Text provided:
=======
NUOPC Interoperability Layer

Overview

The National Unified Operational Prediction Capability (NUOPC) is a consortium of Navy, NOAA, and Air Force modelers and their research partners. It aims to advance the weather prediction modeling systems used by meteorologists, mission planners, and decision makers. NUOPC partners are working toward a common model architecture - a standard way of building models - in order to make it easier to collaboratively build modeling systems. To this end, they have developed the NUOPC Layer that defines conventions and a set of generic components for building coupled models using the Earth System Modeling Framework (ESMF).

Download and Install

The NUOPC Layer is included with the ESMF distribution. No separate download or installation is required.

Documentation

See the main ESMF documentation page for links the NUOPC technical documentation.

Features

Four Basic Building Blocks

NUOPC applications are built on four basic kinds of generic components:

  • Driver: Provides a harness for Models, Mediators, and Connectors, coordinating their nitialization and driving them during the application time loop.
=======
Exercise material:

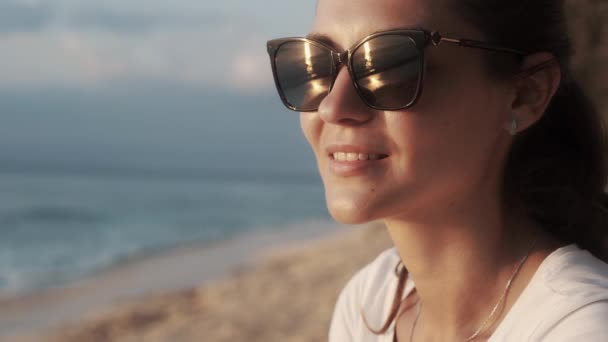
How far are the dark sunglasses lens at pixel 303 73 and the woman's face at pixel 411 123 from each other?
0.19 ft

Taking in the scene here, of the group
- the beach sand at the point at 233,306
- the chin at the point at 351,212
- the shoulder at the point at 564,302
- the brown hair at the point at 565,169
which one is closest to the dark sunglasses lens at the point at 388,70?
the chin at the point at 351,212

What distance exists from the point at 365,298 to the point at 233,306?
22.7ft

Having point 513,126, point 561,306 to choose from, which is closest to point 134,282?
=======
Problem set:
A) Output the entries exactly, from the line containing "What distance exists" through the last line of the entries, both included.
B) Write the next part of the text on the NUOPC Layer, picking up right after its last line.

Answers to each task:
A)
What distance exists from the point at 365,298 to the point at 233,306?
22.7ft

Having point 513,126, point 561,306 to choose from, which is closest to point 134,282?

B)
  • Model: Typically implements a specific physical domain, e.g. atmosphere, ocean, sea ice, waves, etc.

  • Mediator: Used for custom coupling code (flux calculations, averaging, etc.) between multiple Models.

  • Connector: Connects pairs of components, e.g. Model to/from Model, or Model to/from Mediator, and executes simple transforms (i.e., regrid or redistribution).

Many Architectural Options

The four basic building blocks can be arranged in many different ways. This allows applications to implement a wide range of model architectures, including ensembles, component hierarchies, and simple connections.

Arch Example
Some architectural possibilities are illustrated above. Image a shows a simple atmosphere and ocean connection, set up without a mediator. Image b is based on the Navy COAMPS modeling system. It shows a mediator used to couple together atmosphere, ice, ocean and wave models. It follows a typical hub and spoke pattern, but sets up a direct connection between the tightly coupled ocean and wave models. Image c shows a multi-model interactive ensemble configuration. It includes two mediators - one set up as a hub in the usual fashion, and another used to stage multiple versions of an atmospheric model.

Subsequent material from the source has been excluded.